The following substances can exist in quantities <0.1%
Lead (why it's bad)
Mercury (why it's bad)
Hexavalent Chromium (of Erin Brockovich fame)
PolyBrominated Biphenyls (PBBs) (why it's bad)
PolyBrominated DiPheynyl Ethers (PBDEs) (why it's bad)
The following substances can exist in quantities <0.01%
Cadmium (why it's bad)
The good news about all these restrictions? Printed circuit board manufacturers and custom polymer compounders (whose products are some of the biggest potential RoHS offenders) have been dealing with RoHS for years, and can help you with compliance.
Is it PVC + DEHP Free?
Polyvinyl Chloride (PVC) and Diethylhexyl Phthalate (DEHP) are bad news.

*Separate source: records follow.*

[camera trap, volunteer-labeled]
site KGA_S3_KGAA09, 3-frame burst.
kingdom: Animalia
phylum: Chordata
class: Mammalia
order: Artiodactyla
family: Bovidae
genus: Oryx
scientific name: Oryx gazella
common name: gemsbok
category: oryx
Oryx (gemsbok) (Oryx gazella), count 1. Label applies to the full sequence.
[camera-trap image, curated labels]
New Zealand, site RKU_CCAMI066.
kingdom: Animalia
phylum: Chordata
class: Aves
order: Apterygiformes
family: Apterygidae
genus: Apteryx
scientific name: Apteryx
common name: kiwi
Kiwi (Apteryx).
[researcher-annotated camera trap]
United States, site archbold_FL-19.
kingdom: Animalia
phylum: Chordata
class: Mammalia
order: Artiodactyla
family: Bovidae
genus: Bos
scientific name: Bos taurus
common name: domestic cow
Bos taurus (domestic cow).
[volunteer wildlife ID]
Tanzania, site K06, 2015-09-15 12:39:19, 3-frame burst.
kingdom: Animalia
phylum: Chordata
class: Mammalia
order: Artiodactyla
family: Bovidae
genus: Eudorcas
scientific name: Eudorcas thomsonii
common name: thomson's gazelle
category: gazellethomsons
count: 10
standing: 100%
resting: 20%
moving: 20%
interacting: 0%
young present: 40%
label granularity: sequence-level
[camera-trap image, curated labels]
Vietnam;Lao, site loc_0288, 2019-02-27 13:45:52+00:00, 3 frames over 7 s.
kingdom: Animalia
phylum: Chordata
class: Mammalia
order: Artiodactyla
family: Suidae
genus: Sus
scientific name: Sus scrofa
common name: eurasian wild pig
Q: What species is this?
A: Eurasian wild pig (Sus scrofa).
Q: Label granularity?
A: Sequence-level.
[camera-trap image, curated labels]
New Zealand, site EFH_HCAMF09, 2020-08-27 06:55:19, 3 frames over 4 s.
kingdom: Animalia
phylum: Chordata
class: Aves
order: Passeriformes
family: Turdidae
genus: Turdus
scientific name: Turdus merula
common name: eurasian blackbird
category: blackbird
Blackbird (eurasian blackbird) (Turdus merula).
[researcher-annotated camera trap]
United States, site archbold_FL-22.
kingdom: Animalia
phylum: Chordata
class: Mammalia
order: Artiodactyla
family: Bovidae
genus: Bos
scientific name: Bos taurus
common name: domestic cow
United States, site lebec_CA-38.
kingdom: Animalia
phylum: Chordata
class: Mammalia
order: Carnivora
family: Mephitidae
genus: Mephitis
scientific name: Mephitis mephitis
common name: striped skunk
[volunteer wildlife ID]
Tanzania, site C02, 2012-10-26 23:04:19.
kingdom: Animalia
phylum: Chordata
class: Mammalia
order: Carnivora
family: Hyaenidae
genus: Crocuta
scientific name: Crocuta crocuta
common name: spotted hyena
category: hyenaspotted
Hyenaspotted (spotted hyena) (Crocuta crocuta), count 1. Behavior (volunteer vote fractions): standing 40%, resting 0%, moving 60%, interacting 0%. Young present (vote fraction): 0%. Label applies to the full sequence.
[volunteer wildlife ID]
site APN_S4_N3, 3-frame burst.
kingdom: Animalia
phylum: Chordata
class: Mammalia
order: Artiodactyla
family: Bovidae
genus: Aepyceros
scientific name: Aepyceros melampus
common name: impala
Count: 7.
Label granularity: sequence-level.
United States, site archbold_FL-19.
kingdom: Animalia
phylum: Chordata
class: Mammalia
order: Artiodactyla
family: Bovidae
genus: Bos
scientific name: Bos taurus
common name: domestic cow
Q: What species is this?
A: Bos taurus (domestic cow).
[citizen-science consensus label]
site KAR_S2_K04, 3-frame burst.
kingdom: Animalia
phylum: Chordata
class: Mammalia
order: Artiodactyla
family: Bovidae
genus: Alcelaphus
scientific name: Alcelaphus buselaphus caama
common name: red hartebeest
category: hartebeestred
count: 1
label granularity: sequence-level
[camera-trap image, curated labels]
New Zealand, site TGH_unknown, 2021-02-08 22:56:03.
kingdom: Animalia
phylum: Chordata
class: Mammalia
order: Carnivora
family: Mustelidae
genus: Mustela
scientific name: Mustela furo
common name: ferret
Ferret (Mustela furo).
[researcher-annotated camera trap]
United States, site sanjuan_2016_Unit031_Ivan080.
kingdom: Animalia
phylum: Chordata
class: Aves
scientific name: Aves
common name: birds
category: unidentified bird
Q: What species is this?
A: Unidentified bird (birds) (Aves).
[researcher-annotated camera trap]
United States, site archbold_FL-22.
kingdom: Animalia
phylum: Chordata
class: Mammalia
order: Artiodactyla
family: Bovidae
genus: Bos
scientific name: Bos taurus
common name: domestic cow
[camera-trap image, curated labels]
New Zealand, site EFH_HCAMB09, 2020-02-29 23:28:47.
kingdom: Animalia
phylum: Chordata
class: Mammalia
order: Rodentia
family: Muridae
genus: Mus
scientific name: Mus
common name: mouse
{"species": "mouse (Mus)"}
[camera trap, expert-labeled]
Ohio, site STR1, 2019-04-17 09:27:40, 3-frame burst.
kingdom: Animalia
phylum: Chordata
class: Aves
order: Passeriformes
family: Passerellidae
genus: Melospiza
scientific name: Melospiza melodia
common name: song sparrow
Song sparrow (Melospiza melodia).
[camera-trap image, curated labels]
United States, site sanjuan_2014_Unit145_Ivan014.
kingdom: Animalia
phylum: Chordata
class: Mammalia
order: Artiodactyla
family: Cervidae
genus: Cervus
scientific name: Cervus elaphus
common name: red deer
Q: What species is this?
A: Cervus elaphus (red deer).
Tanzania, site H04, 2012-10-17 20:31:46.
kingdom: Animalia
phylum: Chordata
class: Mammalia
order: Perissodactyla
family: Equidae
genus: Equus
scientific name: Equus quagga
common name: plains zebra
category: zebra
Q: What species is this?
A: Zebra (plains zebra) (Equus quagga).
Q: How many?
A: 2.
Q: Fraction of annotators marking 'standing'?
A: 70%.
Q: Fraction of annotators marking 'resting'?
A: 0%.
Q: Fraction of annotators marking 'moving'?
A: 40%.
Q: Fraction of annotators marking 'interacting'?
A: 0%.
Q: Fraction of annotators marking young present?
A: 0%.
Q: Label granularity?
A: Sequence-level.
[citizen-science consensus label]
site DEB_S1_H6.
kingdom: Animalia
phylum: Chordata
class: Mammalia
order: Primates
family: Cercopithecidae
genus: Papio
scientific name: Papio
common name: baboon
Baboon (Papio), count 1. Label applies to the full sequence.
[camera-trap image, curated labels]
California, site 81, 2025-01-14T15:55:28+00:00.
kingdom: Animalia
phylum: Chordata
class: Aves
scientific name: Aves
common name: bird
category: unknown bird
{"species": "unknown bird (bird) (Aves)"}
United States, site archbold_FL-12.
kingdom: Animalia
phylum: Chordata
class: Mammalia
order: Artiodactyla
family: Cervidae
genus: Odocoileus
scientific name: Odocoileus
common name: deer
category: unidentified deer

With countless advocacy groups sternly cautioning against the use of PVC and DEHP (DEHP is used to make PVC more flexible) in everday products like shower curtains, flooring, and credit cards, it's no surprise that Kaiser is pushing to eliminate it from products people have a much closer relationship with, such as tubing and catheters.
This concern has been around for a while as well, and though PVC-free alternatives do exist, PVC is such a great material otherwise that, although declining, use is still broad.
In any case, Kaiser has seen the danger in PVC for a while, and now they aren't buying it.
It will be interesting to see where sustainability in the medical field goes from here. My bet? It's only a matter of time before RoHS (or something similar) becomes law; and even if it doesn't, the great BPA backlash of 2008 exposed the kind of brand damage (Nalgene anybody?) that can occur when short-term thinking results in the use of controversial chemicals.
But regardless of what I think, the fact is that Kaiser Permanente wants you to be sustainable.
Right now that means complying with the Scorecard.
We should all be prepared for what it might mean tomorrow.